If the public deems such bodies trustworthy, then DCTs may find some level of trust among users.
That said, given the scale of adoption and the amount of privacy data involved, those approval bodies and processes that are trusted at present may not prove sufficient to ensure privacy. And that means that additional enforceable guidelines may be required.
One area of interest is ensuring that contact tracing data can only trace exposure and is never shared. Some governments, including South Korea and Australia, are proposing deleting data after a given period, and this should be implemented through an independent and trustworthy watchdog.

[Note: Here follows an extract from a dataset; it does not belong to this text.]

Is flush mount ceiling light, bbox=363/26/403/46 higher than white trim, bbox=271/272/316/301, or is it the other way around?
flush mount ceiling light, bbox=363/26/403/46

Other guardrails could follow the steps of the Norwegian Data Protection Authority and the UK's Centre for Data Ethics and Innovation to identify how the public can enjoy the full potential benefits of DCTs within the ethical and social constraints of liberal democracy. Through trusted review processes, penalties could be enforced without having to push for "innovation stifling" regulations, and at the same time trust could be built in technology.
Given the privacy risks and citizens' lack of trust in how DCTs are overseen (or not) worldwide, governments must focus on erecting guardrails to build confidence in this technology, starting with strengthening existing systems.
If they manage to garner user confidence, governments could create a situation in which DCTs are trusted and become an integral part of global healthcare systems in the post-COVID-19 world.